Life at the top a big challenge

Bob GarnantCountryman

Competing in the big leagues on the US world rodeo circuit is a dream for many of WA’s chap-wearing cowboys and girls.

After all, most sports stars have it high on their wish list to turn the activity they dearly love into a full-time career.

But does going full-time in rodeo really offer such an attractive lifestyle, or are Australia’s young men and women being roped into a false belief that there is room for them to make a living by being at the top of the leader board?

US world champion saddle bronc rider Jesse Kruse, who visited WA recently, gave Countryman an insight into the Professional Rodeo Cowboys Association (PRCA).

With a very long list of career highlights, Kruse, who stands only 5 foot 3 inches tall, would make the most highly decorated all-round cowboys stand up and take notice.

Born in Great Falls, Montana, the 24-year-old has PRCA four-year career earnings of $US417,000.

“Although I have realised my all-inspiring rodeo goal to become a world champion, most of my financial rewards are spent on travelling to and from rodeos all over the US, ” Kruse said.

Kruse admits winning the 2009 world champion saddle bronc title was the ultimate prize, but he said more so rodeo had given him a very enjoyable lifestyle of comradeship and adventure along the way that was unmatched in many other careers.

“I may have never made it to Australia otherwise, ” he said.

Kruse and his fellow countryman, Shane Moran, gave a bronc riding clinic while on their WA visit.

“Remember, bronc riding is like dating a woman — you can actually die on your first encounter, ” Moran said.

Moran was referring mostly to how dangerous the sport of rodeo can be, likening it to a frightening part from the movie Fatal Attraction.

The 33-year-old was speaking out of experience, having broken limbs several times throughout his career.

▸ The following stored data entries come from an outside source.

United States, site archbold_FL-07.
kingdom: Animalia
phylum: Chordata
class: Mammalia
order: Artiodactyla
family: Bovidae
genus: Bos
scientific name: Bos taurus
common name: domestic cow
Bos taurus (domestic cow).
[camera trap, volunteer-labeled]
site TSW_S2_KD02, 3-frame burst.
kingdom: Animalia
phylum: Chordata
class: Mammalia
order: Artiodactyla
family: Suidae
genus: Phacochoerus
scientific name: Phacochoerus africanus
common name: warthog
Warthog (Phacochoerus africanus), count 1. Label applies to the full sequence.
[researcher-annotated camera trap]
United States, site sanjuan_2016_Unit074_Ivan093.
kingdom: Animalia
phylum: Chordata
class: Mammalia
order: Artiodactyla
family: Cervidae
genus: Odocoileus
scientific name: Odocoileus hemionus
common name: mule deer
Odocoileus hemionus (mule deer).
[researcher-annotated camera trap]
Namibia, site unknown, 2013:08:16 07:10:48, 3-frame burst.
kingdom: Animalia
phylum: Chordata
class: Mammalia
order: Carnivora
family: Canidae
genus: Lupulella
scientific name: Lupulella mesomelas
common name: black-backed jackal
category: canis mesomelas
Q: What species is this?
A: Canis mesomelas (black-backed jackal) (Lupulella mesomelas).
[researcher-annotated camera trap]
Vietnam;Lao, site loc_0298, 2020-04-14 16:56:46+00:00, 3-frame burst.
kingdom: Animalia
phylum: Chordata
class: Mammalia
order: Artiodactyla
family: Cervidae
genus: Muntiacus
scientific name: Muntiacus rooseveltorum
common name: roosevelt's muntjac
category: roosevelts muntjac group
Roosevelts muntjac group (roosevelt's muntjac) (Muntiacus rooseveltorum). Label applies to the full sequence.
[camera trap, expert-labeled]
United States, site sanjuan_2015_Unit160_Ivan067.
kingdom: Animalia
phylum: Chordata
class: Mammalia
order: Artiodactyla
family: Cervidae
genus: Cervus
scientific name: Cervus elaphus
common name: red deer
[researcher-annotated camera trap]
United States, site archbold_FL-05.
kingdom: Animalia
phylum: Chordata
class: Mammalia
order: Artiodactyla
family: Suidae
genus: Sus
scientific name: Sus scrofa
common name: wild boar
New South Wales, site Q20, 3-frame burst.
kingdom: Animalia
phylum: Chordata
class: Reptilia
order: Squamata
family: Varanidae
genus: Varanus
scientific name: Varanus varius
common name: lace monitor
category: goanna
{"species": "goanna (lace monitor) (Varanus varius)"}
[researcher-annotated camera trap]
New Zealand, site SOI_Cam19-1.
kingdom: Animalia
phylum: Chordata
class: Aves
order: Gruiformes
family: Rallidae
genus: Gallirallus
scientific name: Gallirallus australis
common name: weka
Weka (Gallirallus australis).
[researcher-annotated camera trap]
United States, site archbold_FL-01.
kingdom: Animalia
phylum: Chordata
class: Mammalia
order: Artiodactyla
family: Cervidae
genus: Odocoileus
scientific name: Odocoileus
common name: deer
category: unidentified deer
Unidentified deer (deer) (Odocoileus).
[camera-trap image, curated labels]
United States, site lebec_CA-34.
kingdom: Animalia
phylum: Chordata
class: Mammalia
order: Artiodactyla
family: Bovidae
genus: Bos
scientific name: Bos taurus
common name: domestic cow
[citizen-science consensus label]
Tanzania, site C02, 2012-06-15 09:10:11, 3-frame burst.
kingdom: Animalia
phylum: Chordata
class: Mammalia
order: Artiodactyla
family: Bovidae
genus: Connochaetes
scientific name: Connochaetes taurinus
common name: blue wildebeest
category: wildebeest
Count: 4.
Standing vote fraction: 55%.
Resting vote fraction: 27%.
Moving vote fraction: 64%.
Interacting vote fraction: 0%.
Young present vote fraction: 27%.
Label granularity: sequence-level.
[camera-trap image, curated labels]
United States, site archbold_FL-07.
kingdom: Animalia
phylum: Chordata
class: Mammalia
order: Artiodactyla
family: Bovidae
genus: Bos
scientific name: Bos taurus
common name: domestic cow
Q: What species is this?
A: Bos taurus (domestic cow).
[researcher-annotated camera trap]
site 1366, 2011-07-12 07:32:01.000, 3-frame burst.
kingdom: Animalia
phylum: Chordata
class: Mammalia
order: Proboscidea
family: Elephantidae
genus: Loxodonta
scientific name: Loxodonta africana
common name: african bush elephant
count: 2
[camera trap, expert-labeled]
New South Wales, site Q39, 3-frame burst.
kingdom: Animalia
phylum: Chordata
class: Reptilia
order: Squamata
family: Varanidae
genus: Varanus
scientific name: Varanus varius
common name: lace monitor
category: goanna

“At my age, I am not as hungry as I was in my younger years, ” he said. “These days I am just taking things easy so I can continue to enjoy the sport.”

Moran teaches rodeo at the College of Great Falls, Montana, and has competed since he was 11.

He said rodeo in the US had reached an extremely high level both in rider ability and stock performance.

“I actually don’t know how it can get any better, ” he said.

Kruse agreed, saying it was becoming more difficult to compete at major rodeos because so many top riders were vying for limited invitations.

“It is still a great sport to participate in, but competitors need to rationalise where rodeo fits in best with their lives, ” he said.

The US cowboys’ take-home message was to stay back in the saddle and learn how to spur.

“Keep the saddle strap one-finger tight — too tight will take the buck out of the horse, ” Moran said.

He said the American Indians were the best at getting away with a loose saddle.

“They have excellent balance. Use quick and smooth action when working your spurs and by lifting your upper body, you will be able to move your feet easier.”